One change took place in 2014, That’s when the Canadian Mortgage and Housing Corporation chose to end mortgages for self-employed applicants, unless those applicants could supply some type of third-party validation. Prior to this change, supplying basic information about your income by way of income and expense statements was often enough.
Understand that while the process is more complex today, it’s not impossible. If you’re willing to put for the effort, there are lenders who will accept, review, and possibly approve your loan application. The trick is to know what they want and be prepared to give it to them.
Organization is Essential
If you ever needed to be organized, now is the time. Nothing about your finances and your record keeping should be approached casually. Every penny of revenue must be accounted for, including what you set aside in interest-bearing accounts, the funds earmarked for a deposit on a prospective home, and up-to-the-minute data about how much you owe and if any payments were late in the last couple of years. In short, you have to be prepared to respond without hesitation to just about any question a prospective lender may ask.
Along with having accurate information at your fingertips, your organization is likely to impress the lender. The fact that you take such care of your accounting records indicates commitment, responsibility, and transparency in financial matters. This can only help in term of being seen as less of a risk to the lender.
So is Good Credit
Monitoring your credit is also essential. There are lenders who will work with self-employed applicants if they have poor credit, but the number of lending options is greater for those with higher credit scores.
Review your credit reports before applying for a mortgage. You want to look beyond the score and see what types of comments are present. If any data is outdated or is actually not related to you, take steps to have your reports corrected. Doing so could increase your credit score by several points and give you a better chance of being approved.
Expect to Supply More Documentation
The current environment in Canada does mean you can expect to provide more documentation if you’re self-employed and seeking a mortgage. Along with data that lenders would expect from an applicant, you’ll need to supply at least two and possibly three years of income tax returns.

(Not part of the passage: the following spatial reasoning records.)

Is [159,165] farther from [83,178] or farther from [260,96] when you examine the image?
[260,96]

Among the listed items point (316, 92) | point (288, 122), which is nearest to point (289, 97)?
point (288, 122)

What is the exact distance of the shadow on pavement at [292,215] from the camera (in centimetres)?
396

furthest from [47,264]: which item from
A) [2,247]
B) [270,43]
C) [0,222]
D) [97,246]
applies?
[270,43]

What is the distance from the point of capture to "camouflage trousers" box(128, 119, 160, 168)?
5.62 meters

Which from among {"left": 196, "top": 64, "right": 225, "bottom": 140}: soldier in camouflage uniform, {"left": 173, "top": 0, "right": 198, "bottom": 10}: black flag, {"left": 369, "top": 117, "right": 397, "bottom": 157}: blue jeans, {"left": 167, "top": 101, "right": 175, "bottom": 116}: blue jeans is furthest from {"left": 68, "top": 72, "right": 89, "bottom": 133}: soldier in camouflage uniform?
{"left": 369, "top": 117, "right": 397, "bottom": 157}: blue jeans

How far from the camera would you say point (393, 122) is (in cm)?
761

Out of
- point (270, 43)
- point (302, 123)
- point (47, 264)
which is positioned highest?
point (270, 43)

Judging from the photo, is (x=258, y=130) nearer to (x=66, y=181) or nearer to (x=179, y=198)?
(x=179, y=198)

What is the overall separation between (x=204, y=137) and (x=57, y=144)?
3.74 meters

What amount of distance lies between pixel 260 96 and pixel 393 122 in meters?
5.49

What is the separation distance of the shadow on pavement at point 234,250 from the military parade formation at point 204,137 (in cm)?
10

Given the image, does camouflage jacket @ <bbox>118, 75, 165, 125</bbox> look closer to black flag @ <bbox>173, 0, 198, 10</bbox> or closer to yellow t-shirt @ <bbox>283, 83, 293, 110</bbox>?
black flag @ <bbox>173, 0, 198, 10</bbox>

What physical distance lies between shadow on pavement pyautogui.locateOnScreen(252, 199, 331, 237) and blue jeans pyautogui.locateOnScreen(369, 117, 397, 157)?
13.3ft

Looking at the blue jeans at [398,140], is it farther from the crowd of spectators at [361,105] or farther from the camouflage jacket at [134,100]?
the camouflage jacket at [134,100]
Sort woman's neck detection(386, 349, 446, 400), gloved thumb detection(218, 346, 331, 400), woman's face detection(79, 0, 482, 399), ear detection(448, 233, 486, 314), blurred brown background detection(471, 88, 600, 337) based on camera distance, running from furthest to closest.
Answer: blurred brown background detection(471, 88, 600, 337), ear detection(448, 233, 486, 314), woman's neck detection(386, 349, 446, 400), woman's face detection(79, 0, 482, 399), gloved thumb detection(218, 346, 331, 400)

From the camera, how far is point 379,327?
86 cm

Don’t be surprised if you need to provide some notice of assessment.
Data about your HST and GST may be required. The documentation must confirm that both are paid and up to date. Being in arrears will do nothing to inspire confidence in any lender.
Your accounting software will come in handy in terms of generating a number of reports and statements related to your revenue stream. Income and expense reports, records of outstanding debt, the aging of your Accounts Receivable, and your current balance sheet are all examples.
Don’t forget documents that establish the existence of the business. That includes Articles of Incorporation, documents that identify if you are a sole proprietorship or corporation, and even your business license may be required.
Do you have contracts in place with some clients? If so, do they provide any basis for projecting future income? For example, you may have contracts that lock in a discounted rate for services rendered if the client does so much business volume with you per year. If the volume falls short, the contract terms ensure you receive at least a certain amount of revenue. The amount of projected income could be of interest to a prospective lender.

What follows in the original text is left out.